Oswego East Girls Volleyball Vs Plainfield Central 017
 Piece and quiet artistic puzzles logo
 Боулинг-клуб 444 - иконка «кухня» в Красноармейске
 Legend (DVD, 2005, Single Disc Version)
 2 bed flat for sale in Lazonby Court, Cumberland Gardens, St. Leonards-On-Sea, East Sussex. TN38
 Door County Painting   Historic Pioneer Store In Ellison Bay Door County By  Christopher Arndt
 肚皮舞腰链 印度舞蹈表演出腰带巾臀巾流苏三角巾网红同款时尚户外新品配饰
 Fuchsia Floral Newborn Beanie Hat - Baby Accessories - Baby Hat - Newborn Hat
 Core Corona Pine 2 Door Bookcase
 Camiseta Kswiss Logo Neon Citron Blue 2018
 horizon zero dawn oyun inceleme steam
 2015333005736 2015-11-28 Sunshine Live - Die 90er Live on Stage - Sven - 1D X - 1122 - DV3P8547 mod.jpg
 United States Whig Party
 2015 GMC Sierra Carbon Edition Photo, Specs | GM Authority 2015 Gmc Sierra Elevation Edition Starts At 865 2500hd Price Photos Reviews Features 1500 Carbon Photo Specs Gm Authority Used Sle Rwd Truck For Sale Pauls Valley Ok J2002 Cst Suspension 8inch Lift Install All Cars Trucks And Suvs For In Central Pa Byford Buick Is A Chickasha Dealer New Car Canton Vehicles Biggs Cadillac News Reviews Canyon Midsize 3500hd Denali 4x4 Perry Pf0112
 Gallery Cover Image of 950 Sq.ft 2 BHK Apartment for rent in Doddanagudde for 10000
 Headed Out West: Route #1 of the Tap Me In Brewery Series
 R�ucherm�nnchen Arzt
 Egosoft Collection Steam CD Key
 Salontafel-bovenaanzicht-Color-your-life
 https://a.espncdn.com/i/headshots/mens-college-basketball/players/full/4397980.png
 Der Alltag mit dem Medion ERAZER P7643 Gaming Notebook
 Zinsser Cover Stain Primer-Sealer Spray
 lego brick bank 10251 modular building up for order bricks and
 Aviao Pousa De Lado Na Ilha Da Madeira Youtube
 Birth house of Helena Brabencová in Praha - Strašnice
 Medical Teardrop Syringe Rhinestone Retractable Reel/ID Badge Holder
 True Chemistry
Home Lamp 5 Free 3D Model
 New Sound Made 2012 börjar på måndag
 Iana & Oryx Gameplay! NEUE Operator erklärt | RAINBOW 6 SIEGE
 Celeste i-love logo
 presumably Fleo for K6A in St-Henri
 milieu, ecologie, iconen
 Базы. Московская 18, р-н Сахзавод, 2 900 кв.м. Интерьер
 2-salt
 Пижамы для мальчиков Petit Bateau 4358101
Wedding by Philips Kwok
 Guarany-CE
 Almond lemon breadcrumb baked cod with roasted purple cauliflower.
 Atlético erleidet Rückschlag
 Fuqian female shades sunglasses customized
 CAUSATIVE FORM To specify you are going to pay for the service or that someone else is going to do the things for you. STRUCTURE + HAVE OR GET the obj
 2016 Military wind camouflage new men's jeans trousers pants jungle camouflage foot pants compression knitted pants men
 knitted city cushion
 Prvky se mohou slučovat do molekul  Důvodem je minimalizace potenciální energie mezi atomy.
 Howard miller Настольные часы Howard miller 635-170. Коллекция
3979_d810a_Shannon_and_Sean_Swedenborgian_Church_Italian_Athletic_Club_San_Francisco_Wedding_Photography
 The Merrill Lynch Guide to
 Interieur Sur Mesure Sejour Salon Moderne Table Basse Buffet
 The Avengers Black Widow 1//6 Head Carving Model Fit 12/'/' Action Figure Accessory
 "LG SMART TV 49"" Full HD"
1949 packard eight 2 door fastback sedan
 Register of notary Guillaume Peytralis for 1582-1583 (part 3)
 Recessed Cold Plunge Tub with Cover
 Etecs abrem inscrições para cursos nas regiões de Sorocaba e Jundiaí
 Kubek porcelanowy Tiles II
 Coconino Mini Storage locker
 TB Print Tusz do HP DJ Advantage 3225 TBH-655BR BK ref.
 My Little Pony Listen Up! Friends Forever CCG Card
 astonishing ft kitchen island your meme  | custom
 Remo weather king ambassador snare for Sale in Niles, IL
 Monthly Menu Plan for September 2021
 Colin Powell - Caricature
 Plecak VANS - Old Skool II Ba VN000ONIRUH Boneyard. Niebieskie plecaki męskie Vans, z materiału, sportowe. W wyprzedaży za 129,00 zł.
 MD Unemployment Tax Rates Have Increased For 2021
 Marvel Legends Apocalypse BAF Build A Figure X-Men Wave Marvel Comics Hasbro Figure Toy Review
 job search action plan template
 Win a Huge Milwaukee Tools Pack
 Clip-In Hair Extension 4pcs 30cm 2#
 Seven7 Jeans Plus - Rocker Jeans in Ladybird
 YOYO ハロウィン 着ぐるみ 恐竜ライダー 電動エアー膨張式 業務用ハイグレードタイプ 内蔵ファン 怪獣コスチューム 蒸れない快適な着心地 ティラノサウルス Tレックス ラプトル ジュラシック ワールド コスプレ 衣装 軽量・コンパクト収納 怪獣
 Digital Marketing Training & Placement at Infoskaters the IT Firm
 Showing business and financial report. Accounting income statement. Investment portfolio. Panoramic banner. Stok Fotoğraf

What the exercise asks: Set down the material above again, word for word.

Final answer:
Oswego East Girls Volleyball Vs Plainfield Central 017
 Piece and quiet artistic puzzles logo
 Боулинг-клуб 444 - иконка «кухня» в Красноармейске
 Legend (DVD, 2005, Single Disc Version)
 2 bed flat for sale in Lazonby Court, Cumberland Gardens, St. Leonards-On-Sea, East Sussex. TN38
 Door County Painting   Historic Pioneer Store In Ellison Bay Door County By  Christopher Arndt
 肚皮舞腰链 印度舞蹈表演出腰带巾臀巾流苏三角巾网红同款时尚户外新品配饰
 Fuchsia Floral Newborn Beanie Hat - Baby Accessories - Baby Hat - Newborn Hat
 Core Corona Pine 2 Door Bookcase
 Camiseta Kswiss Logo Neon Citron Blue 2018
 horizon zero dawn oyun inceleme steam
 2015333005736 2015-11-28 Sunshine Live - Die 90er Live on Stage - Sven - 1D X - 1122 - DV3P8547 mod.jpg
 United States Whig Party
 2015 GMC Sierra Carbon Edition Photo, Specs | GM Authority 2015 Gmc Sierra Elevation Edition Starts At 865 2500hd Price Photos Reviews Features 1500 Carbon Photo Specs Gm Authority Used Sle Rwd Truck For Sale Pauls Valley Ok J2002 Cst Suspension 8inch Lift Install All Cars Trucks And Suvs For In Central Pa Byford Buick Is A Chickasha Dealer New Car Canton Vehicles Biggs Cadillac News Reviews Canyon Midsize 3500hd Denali 4x4 Perry Pf0112
 Gallery Cover Image of 950 Sq.ft 2 BHK Apartment for rent in Doddanagudde for 10000
 Headed Out West: Route #1 of the Tap Me In Brewery Series
 R�ucherm�nnchen Arzt
 Egosoft Collection Steam CD Key
 Salontafel-bovenaanzicht-Color-your-life
 https://a.espncdn.com/i/headshots/mens-college-basketball/players/full/4397980.png
 Der Alltag mit dem Medion ERAZER P7643 Gaming Notebook
 Zinsser Cover Stain Primer-Sealer Spray
 lego brick bank 10251 modular building up for order bricks and
 Aviao Pousa De Lado Na Ilha Da Madeira Youtube
 Birth house of Helena Brabencová in Praha - Strašnice
 Medical Teardrop Syringe Rhinestone Retractable Reel/ID Badge Holder
 True Chemistry
Home Lamp 5 Free 3D Model
 New Sound Made 2012 börjar på måndag
 Iana & Oryx Gameplay! NEUE Operator erklärt | RAINBOW 6 SIEGE
 Celeste i-love logo
 presumably Fleo for K6A in St-Henri
 milieu, ecologie, iconen
 Базы. Московская 18, р-н Сахзавод, 2 900 кв.м. Интерьер
 2-salt
 Пижамы для мальчиков Petit Bateau 4358101
Wedding by Philips Kwok
 Guarany-CE
 Almond lemon breadcrumb baked cod with roasted purple cauliflower.
 Atlético erleidet Rückschlag
 Fuqian female shades sunglasses customized
 CAUSATIVE FORM To specify you are going to pay for the service or that someone else is going to do the things for you. STRUCTURE + HAVE OR GET the obj
 2016 Military wind camouflage new men's jeans trousers pants jungle camouflage foot pants compression knitted pants men
 knitted city cushion
 Prvky se mohou slučovat do molekul  Důvodem je minimalizace potenciální energie mezi atomy.
 Howard miller Настольные часы Howard miller 635-170. Коллекция
3979_d810a_Shannon_and_Sean_Swedenborgian_Church_Italian_Athletic_Club_San_Francisco_Wedding_Photography
 The Merrill Lynch Guide to
 Interieur Sur Mesure Sejour Salon Moderne Table Basse Buffet
 The Avengers Black Widow 1//6 Head Carving Model Fit 12/'/' Action Figure Accessory
 "LG SMART TV 49"" Full HD"
1949 packard eight 2 door fastback sedan
 Register of notary Guillaume Peytralis for 1582-1583 (part 3)
 Recessed Cold Plunge Tub with Cover
 Etecs abrem inscrições para cursos nas regiões de Sorocaba e Jundiaí
 Kubek porcelanowy Tiles II
 Coconino Mini Storage locker
 TB Print Tusz do HP DJ Advantage 3225 TBH-655BR BK ref.
 My Little Pony Listen Up! Friends Forever CCG Card
 astonishing ft kitchen island your meme  | custom
 Remo weather king ambassador snare for Sale in Niles, IL
 Monthly Menu Plan for September 2021
 Colin Powell - Caricature
 Plecak VANS - Old Skool II Ba VN000ONIRUH Boneyard. Niebieskie plecaki męskie Vans, z materiału, sportowe. W wyprzedaży za 129,00 zł.
 MD Unemployment Tax Rates Have Increased For 2021
 Marvel Legends Apocalypse BAF Build A Figure X-Men Wave Marvel Comics Hasbro Figure Toy Review
 job search action plan template
 Win a Huge Milwaukee Tools Pack
 Clip-In Hair Extension 4pcs 30cm 2#
 Seven7 Jeans Plus - Rocker Jeans in Ladybird
 YOYO ハロウィン 着ぐるみ 恐竜ライダー 電動エアー膨張式 業務用ハイグレードタイプ 内蔵ファン 怪獣コスチューム 蒸れない快適な着心地 ティラノサウルス Tレックス ラプトル ジュラシック ワールド コスプレ 衣装 軽量・コンパクト収納 怪獣
 Digital Marketing Training & Placement at Infoskaters the IT Firm
 Showing business and financial report. Accounting income statement. Investment portfolio. Panoramic banner. Stok Fotoğraf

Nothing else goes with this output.